- _Set task_
Retype the lines below exactly, from the line with "Out of the options" through the last line. Leave the pictures out of your answer.
::: Data shown :::
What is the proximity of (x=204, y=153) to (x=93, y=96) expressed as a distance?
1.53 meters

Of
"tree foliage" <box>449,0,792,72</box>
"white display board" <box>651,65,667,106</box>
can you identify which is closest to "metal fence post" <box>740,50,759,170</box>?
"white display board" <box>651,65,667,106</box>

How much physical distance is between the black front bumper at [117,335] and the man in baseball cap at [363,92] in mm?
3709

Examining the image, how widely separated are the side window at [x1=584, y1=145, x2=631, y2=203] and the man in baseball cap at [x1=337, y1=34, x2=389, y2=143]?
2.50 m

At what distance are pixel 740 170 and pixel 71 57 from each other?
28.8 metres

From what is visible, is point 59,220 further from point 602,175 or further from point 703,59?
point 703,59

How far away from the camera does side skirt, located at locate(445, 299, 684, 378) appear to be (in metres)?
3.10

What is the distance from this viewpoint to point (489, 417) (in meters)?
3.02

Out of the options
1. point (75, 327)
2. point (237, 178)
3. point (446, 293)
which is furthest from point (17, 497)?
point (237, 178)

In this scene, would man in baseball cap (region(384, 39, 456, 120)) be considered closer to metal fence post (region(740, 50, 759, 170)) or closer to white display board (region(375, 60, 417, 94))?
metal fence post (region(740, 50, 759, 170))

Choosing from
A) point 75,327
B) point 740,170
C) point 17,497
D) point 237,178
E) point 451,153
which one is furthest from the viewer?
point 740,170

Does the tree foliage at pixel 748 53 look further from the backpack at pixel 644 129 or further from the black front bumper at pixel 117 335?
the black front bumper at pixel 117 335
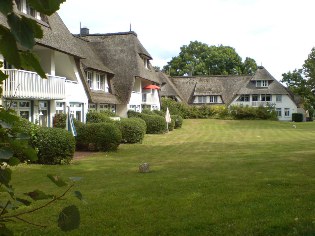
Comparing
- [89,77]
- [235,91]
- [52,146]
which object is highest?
:::
- _Task answer_
Out of the options
1. point (75, 327)
2. point (237, 178)
3. point (446, 293)
which is furthest from point (17, 497)?
point (237, 178)

In this scene, would man in baseball cap (region(384, 39, 456, 120)) be considered closer to metal fence post (region(740, 50, 759, 170)) or closer to white display board (region(375, 60, 417, 94))?
metal fence post (region(740, 50, 759, 170))

Choosing from
A) point 75,327
B) point 740,170
C) point 17,497
D) point 237,178
E) point 451,153
which one is furthest from the viewer?
point 740,170

Does the tree foliage at pixel 748 53 look further from the backpack at pixel 644 129 or further from the black front bumper at pixel 117 335?
the black front bumper at pixel 117 335
Comparing
- [89,77]
- [235,91]
- [52,146]
which object is highest?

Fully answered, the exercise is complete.